4) Mission: Impossible
There's a great movie buried somewhere in the premiere Mission: Impossible entry. Part House of Games, part License to Kill, Mission: Impossible never quite finds its thematic or emotional footing, despite some truly extraordinary set pieces, including a CIA infiltration that ranks among cinema's best.
3) Mission: Impossible — Ghost Protocol
Brad Bird's take on the spy series is a consistently competent action flick, with warm characters and a few stand-out stunt sequences, including a thrilling final-act chase in a elevated parking garage.

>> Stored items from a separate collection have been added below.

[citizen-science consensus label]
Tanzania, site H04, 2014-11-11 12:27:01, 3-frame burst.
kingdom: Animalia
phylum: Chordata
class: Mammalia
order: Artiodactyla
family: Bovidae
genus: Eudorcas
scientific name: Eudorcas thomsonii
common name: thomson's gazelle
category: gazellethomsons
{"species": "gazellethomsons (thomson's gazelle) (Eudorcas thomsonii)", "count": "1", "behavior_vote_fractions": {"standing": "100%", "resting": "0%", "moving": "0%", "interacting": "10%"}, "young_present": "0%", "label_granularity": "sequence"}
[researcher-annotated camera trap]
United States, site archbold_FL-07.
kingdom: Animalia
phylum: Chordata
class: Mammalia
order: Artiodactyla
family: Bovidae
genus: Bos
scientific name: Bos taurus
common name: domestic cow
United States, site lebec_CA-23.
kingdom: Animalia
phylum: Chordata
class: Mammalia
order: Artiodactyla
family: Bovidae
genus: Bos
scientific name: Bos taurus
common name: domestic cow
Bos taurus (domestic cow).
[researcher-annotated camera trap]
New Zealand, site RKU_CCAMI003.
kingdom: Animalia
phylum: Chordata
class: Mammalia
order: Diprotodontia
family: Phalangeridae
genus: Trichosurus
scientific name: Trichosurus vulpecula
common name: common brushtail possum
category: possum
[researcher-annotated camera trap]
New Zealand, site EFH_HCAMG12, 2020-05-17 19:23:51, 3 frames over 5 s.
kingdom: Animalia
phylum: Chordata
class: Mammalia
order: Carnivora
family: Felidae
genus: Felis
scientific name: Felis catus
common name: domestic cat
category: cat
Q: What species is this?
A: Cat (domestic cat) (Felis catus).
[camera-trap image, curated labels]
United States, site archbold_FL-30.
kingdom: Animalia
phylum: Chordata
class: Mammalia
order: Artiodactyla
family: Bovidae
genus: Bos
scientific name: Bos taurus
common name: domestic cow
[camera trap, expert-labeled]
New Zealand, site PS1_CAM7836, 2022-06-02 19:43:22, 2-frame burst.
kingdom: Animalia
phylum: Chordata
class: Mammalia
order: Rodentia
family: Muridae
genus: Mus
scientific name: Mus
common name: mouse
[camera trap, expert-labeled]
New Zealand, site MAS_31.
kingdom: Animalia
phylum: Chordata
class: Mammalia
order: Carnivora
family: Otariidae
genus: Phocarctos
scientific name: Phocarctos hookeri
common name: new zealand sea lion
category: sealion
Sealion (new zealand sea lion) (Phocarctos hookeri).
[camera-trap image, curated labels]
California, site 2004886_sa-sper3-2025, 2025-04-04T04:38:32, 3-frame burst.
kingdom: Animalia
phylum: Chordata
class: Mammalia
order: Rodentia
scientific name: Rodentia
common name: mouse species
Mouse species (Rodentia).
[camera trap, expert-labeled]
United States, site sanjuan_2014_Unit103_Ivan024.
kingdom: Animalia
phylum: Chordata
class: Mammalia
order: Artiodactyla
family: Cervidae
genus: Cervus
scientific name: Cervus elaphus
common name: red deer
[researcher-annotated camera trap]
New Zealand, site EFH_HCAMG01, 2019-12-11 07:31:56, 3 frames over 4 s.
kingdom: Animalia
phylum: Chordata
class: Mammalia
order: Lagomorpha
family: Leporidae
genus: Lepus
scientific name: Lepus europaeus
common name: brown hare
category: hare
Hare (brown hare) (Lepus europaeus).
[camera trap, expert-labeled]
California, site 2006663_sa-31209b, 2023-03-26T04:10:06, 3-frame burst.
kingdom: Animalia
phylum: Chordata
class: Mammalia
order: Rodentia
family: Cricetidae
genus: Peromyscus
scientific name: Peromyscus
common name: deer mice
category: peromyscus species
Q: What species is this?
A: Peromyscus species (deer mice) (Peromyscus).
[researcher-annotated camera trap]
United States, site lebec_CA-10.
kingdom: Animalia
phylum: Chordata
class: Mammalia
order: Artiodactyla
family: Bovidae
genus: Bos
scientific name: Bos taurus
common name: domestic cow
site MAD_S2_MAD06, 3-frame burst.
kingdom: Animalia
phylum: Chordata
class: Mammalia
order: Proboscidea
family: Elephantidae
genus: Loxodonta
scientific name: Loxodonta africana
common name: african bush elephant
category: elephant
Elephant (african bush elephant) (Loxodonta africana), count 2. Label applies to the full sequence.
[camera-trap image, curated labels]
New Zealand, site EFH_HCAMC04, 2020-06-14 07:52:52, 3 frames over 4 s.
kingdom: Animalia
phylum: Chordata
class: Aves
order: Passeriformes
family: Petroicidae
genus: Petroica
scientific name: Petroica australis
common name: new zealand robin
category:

Yet the movie refuses to stop and develop its thinly-sketched characters or develop a theme, choosing instead to leap from one action set-piece to the next.
2) Mission: Impossible II
Often considered the black sheep of the franchise, John Woo's vision of Mission: Impossible is actually one of the best, thanks to two things: Woo's action photography — say what you will about his self-indulgent camera flourishes and fetish for doves — the man can stage and film an action scene like no other; and something that is missing from almost every M:I movie, good character writing. At long last viewers get a sense of who Ethan Hunt is, and that characterization is drawn into stark contrast with his opponent Sean Ambrose, a dark mirror version of our hero. A dynamic score by Hans Zimmer doesn't hurt, either.
1) Mission: Impossible — Rogue Nation
It took five movies, but director Christopher McQuarrie (The Way of the Gun, Jack Reacher), finally found the formula for success. Yes, Rogue Nation includes all the fixtures typical of the series — a globe-trotting storyline, a mysterious MacGuffin, plenty of "impossible" heists and stunts — but adds to it a brilliant co-star in Rebecca Ferguson (in many ways, this is her movie); supporting characters with agency; a hero who is vulnerable and flawed; and smaller-scale, personal stakes beyond all that end-of-the-world stuff.
That's my list! Thanks for reading. Please sound off with your favorites!